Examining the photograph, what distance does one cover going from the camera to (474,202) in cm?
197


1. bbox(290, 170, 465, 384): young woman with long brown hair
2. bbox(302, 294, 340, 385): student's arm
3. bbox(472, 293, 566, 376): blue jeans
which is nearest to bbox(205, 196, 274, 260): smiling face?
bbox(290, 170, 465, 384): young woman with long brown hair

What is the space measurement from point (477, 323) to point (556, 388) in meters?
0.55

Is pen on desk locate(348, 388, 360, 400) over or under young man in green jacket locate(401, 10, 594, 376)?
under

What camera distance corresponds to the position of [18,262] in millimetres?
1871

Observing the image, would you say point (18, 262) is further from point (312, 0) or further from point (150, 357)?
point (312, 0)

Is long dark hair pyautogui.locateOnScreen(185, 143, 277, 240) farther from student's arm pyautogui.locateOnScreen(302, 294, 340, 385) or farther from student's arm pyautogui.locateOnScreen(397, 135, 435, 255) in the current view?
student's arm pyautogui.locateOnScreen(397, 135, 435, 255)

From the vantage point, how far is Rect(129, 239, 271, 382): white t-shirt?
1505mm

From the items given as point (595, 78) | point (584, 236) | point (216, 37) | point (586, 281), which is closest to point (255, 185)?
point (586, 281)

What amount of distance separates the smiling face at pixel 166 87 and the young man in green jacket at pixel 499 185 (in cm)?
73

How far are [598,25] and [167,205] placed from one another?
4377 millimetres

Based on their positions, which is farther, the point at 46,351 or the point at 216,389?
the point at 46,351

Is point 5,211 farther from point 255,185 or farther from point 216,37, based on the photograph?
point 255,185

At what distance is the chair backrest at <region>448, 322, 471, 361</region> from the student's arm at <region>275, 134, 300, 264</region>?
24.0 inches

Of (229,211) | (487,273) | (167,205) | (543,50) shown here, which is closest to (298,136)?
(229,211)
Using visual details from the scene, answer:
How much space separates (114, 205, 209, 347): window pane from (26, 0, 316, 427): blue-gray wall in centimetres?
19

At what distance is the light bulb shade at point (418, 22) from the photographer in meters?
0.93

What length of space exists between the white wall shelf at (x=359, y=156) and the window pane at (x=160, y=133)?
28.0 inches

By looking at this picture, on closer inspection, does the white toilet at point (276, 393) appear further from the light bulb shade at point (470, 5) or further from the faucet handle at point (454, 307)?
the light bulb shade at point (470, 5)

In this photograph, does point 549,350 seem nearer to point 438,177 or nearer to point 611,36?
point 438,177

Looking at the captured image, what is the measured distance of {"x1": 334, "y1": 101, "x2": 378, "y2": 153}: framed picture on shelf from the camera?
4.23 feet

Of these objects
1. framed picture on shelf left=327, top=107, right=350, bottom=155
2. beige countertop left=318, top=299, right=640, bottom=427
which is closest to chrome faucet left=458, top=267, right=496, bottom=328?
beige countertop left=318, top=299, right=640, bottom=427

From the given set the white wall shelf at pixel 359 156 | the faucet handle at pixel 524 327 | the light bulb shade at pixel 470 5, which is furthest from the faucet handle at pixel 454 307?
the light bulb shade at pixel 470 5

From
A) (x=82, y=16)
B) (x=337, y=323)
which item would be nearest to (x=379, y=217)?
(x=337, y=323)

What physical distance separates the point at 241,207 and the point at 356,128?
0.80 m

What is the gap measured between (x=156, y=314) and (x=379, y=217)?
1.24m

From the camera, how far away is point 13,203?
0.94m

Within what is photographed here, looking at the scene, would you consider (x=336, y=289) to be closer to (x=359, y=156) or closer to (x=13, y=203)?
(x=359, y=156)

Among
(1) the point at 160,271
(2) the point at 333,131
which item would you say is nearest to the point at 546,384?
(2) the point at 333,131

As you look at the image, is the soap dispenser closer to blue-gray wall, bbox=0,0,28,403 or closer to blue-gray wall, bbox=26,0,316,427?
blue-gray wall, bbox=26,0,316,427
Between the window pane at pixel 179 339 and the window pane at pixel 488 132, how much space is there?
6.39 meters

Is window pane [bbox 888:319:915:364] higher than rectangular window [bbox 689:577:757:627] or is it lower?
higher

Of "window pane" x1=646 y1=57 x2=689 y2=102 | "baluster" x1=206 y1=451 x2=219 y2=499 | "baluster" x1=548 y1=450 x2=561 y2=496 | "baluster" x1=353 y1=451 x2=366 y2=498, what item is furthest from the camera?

+++++

WHAT YOU NEED TO DO -
Write out the listing above word for word.

TASK OUTPUT -
Examining the photograph, what distance does one cover going from the camera to (474,202) in cm?
197


1. bbox(290, 170, 465, 384): young woman with long brown hair
2. bbox(302, 294, 340, 385): student's arm
3. bbox(472, 293, 566, 376): blue jeans
which is nearest to bbox(205, 196, 274, 260): smiling face?
bbox(290, 170, 465, 384): young woman with long brown hair

What is the space measurement from point (477, 323) to point (556, 388) in meters?
0.55

Is pen on desk locate(348, 388, 360, 400) over or under young man in green jacket locate(401, 10, 594, 376)?
under

What camera distance corresponds to the position of [18,262] in millimetres?
1871

Observing the image, would you say point (18, 262) is further from point (312, 0) or further from point (150, 357)?
point (312, 0)

Is long dark hair pyautogui.locateOnScreen(185, 143, 277, 240) farther from student's arm pyautogui.locateOnScreen(302, 294, 340, 385) or farther from student's arm pyautogui.locateOnScreen(397, 135, 435, 255) in the current view?
student's arm pyautogui.locateOnScreen(397, 135, 435, 255)

From the vantage point, how far is Rect(129, 239, 271, 382): white t-shirt?
1505mm

From the items given as point (595, 78) | point (584, 236) | point (216, 37) | point (586, 281), which is closest to point (255, 185)?
point (586, 281)

What amount of distance separates the smiling face at pixel 166 87 and the young man in green jacket at pixel 499 185 (in cm)?
73

How far are [598,25] and [167,205] placed from one another?
4377 millimetres

Based on their positions, which is farther, the point at 46,351 or the point at 216,389?
the point at 46,351

Is point 5,211 farther from point 255,185 or farther from point 216,37, based on the photograph?
point 255,185

At what distance is the chair backrest at <region>448, 322, 471, 361</region> from the student's arm at <region>275, 134, 300, 264</region>?
24.0 inches

Of (229,211) | (487,273) | (167,205) | (543,50) shown here, which is closest to (298,136)?
(229,211)
Using visual details from the scene, answer:
How much space separates (114, 205, 209, 347): window pane from (26, 0, 316, 427): blue-gray wall in centimetres?
19

At what distance is the light bulb shade at point (418, 22) from the photographer in meters?
0.93

What length of space exists between the white wall shelf at (x=359, y=156) and the window pane at (x=160, y=133)?
28.0 inches

By looking at this picture, on closer inspection, does the white toilet at point (276, 393) appear further from the light bulb shade at point (470, 5) or further from the faucet handle at point (454, 307)?
the light bulb shade at point (470, 5)

In this photograph, does point 549,350 seem nearer to point 438,177 or nearer to point 611,36?
point 438,177

Looking at the captured image, what is the measured distance of {"x1": 334, "y1": 101, "x2": 378, "y2": 153}: framed picture on shelf from the camera?
4.23 feet

Of these objects
1. framed picture on shelf left=327, top=107, right=350, bottom=155
2. beige countertop left=318, top=299, right=640, bottom=427
which is closest to chrome faucet left=458, top=267, right=496, bottom=328?
beige countertop left=318, top=299, right=640, bottom=427

From the given set the white wall shelf at pixel 359 156 | the faucet handle at pixel 524 327 | the light bulb shade at pixel 470 5, which is furthest from the faucet handle at pixel 454 307?
the light bulb shade at pixel 470 5

From
A) (x=82, y=16)
B) (x=337, y=323)
which item would be nearest to (x=379, y=217)?
(x=337, y=323)

What physical distance separates the point at 241,207 and the point at 356,128?
0.80 m

What is the gap measured between (x=156, y=314) and (x=379, y=217)?
1.24m

From the camera, how far away is point 13,203?
0.94m

Within what is photographed here, looking at the scene, would you consider (x=336, y=289) to be closer to (x=359, y=156) or closer to (x=13, y=203)?
(x=359, y=156)

Among
(1) the point at 160,271
(2) the point at 333,131
which item would you say is nearest to the point at 546,384?
(2) the point at 333,131

As you look at the image, is the soap dispenser closer to blue-gray wall, bbox=0,0,28,403 or closer to blue-gray wall, bbox=26,0,316,427?
blue-gray wall, bbox=26,0,316,427
Between the window pane at pixel 179 339 and the window pane at pixel 488 132, how much space is there?
6.39 meters

Is window pane [bbox 888:319:915:364] higher than rectangular window [bbox 689:577:757:627] or is it lower?
higher

Of "window pane" x1=646 y1=57 x2=689 y2=102 | "baluster" x1=206 y1=451 x2=219 y2=499 | "baluster" x1=548 y1=450 x2=561 y2=496 | "baluster" x1=353 y1=451 x2=366 y2=498, what item is furthest from the camera?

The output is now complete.